Khandrish said: Before I go into anything else I realized when I woke up this morning that I forgot a piece of the puzzle. The bucket will drain even when players are offline.
The danger here is that you're effectively rewarding players for not playing. Most newbies will immediately quit if they see an empty mud, so (particularly when the mud is just getting started) there's a huge benefit in encouraging your established players to stay online.
Khandrish said: This is an issue faced by players in most (all?) systems without a cap. Those players who have been there longer are simply so far ahead there is nothing a new player could do.
It's a problem of open-ended advancement, yes - in fact I've mentioned it before: http://www.mudbytes.net/topic-2506
However in a typical mud, if you play for one hour per day for a month, then I start playing two hours per day, after another month I'll overtake you. With the bucket proposal, if you start before me I can never quite catch up with you (let alone overtake you), unless you stop playing for a while.
It's not quite as bad as I thought, now that you've clarified your proposal is per-skill. However the same issue would still apply to the character's primary skill/s.
Khandrish said: I thought the bonus scheme I had described covered this. The more disparity between the highest player and "you," the faster you learn a skill. The closer you get the lesser the bonus.
The problem is that newbies won't view it as a bonus, but as a penalty; the closer they get to catching up, the slower they'll advance. Likewise, I feel it could be frustrating for the oldbies, who'll see those newbies flying up the skill ranks that they themselves had to crawl up.
With my "varied hole-size" proposal, the newbie could still advance at (for example) twice the speed as the oldbie, but to do so they'd have to earn twice as much experience. The oldbie would see that the newbie was literally putting in twice the effort, and the newbie would feel their efforts are always equally rewarded - although they'd need to put in less and less time the more they advanced (which could be another problem, although in my experience this actually matches the way many people play anyway).
Khandrish said: One of the benefits, for a developer, in this system is that you always know exactly how fast players can advance since you can set the maximum rate. This way you can plan out developing new areas, creatures, skills and so on instead of having to rush to put something out because a small but very vocal part of your population suddenly has nothing to do because they advanced faster than you thought they would.

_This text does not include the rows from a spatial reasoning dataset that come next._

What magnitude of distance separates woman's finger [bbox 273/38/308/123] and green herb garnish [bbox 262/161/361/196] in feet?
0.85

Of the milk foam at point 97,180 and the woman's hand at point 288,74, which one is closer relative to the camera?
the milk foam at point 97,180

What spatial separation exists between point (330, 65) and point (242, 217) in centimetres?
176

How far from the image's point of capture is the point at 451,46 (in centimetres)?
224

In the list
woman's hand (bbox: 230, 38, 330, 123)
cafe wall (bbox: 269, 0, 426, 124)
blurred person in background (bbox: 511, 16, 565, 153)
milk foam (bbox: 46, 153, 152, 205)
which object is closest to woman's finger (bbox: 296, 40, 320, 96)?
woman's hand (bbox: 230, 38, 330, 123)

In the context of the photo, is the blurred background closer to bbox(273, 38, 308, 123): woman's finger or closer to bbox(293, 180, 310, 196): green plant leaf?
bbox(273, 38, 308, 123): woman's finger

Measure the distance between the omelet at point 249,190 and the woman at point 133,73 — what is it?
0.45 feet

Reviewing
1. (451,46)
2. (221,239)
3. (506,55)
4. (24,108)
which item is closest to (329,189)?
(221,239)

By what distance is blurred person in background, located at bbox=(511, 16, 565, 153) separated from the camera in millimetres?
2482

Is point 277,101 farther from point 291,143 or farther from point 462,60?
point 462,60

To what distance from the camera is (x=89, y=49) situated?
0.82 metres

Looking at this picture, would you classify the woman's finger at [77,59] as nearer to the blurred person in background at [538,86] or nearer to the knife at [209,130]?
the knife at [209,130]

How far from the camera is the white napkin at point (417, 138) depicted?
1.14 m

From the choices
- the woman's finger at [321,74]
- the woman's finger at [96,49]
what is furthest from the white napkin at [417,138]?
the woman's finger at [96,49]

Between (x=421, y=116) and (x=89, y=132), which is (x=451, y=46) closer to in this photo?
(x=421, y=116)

Players eat through content far faster than developers can create it, and will often get bored and quit once they've finished everything - but they (hopefully) hang around long enough to draw in the next generation, who then make their own way through that same content. Over time the content grows, and therefore the players stay longer.

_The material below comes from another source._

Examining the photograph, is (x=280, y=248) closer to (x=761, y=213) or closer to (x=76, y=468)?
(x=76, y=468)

With open-ended advancement you'll need to constantly keep adding new content, and with your bonus scheme your older content will be used less and less, as new players hurtle through it at increasing speed. This will make it more difficult to build up a playerbase.
You could have the content automatically scale in power as well, but then the top players would find themselves constantly facing the same content to advance, and that really would feel like a grind.
Khandrish said: If I wanted to get REALLY crazy, could even have a check to see what the highest skill-level is that that player has reached on that account for that skill and provide an additional bonus. Again this bonus would disappear as they got closer to their personal best but this would allow a player to, essentially, progress multiple characters at almost the same rate. Allowing them to role-play/experience different playstyles without forcing them to grind nearly as much.
With open-ended advancement the grind is always going to be endless, but an account system is a decent way of discouraging multiplaying - players who put their characters on the same account would advance faster, but they wouldn't be able to play more than one at a time. Players who created multiple accounts would be able to multiplay their characters, but they'd advance slower.
Khandrish said: I guess the question would be, just how undesirable is this? In such a system, would it be desirable to have a secondary characters bonus to any skill be based on the highest skill achieved by the primary character, instead of a skill-by-skill basis? Ignoring the learning rate, it seems like that would provide for a more 'realistic' character.
Yes, I think that would be more desirable. Not because of realism, but because it encourages diversity. If each skill is advanced in isolation relative to the top player in that skill, you'll rapidly reach a point where every character has pretty much the same skills, simply because the lower skills advance faster.